Former Foreign Minister Alain Juppe described the deployment of ground troops as "extremely risky”.
"We have the means to do what we did at the start of the campaign, air strikes, but we certainly don't have the means to deploy in a territory two or three times as big as France," he told French radio on Wednesday. "They are at home in the desert. We are not."
Philippe Meunier of the UMP opposition party and a member of the parliamentary defence commission broke ranks with the party's leadership by claiming Hollande was directly responsible for the death of helicopter pilot Lieutenant Damien Boiteux, France's first casualty.
Meunier argued that the push south by Islamist fighters which triggered France's intervention had happened because Hollande had given them the impression he would not send combat troops.
"The repeated statements that France would only provide technical back-up for an African force convinced the Islamists to head for Bamako before they [the Africans] arrived," Meunier said.
That meant French forces were ill-prepared for the intervention, he added. "Our army had to go in with unarmoured helicopters, which resulted in the death of one of our pilots who was shot by a light weapon."
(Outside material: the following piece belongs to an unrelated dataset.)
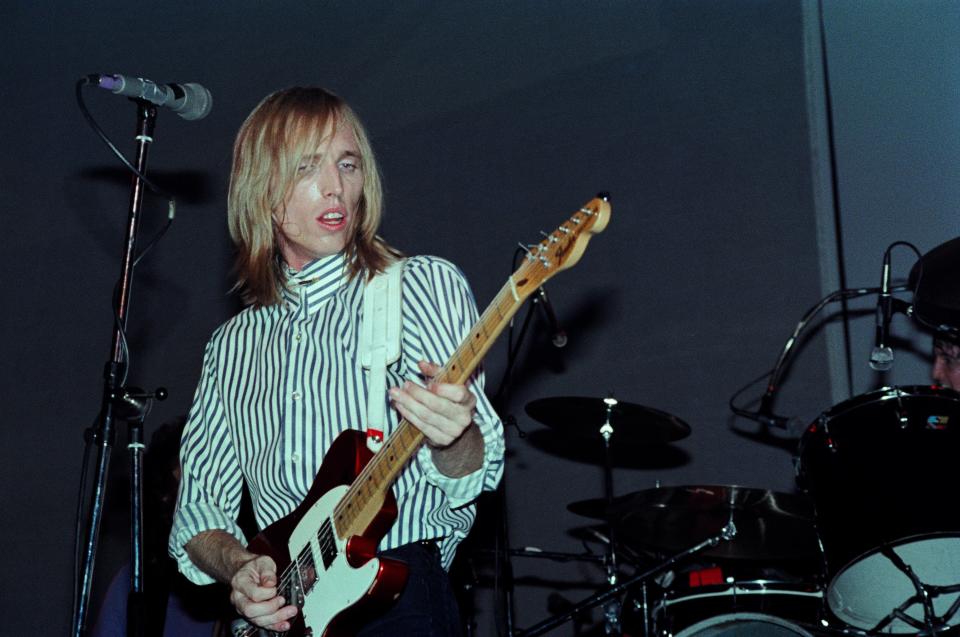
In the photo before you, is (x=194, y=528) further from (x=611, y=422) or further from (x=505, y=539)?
(x=611, y=422)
Green MP Noel Mamere also questioned the legitimacy of the action, distancing himself from the supportive stance of the leadership of a party that has a number of ministers in Hollande's government.
"It is said we responded to an appeal from the president of Mali, but isn't this president a mere puppet of the military who will not hesitate to overthrow him?" Mamere said.
Hollande said on Wednesday he would allow parliament to vote on military action in Mali if the intervention lasted more than four months, as required by the constitution.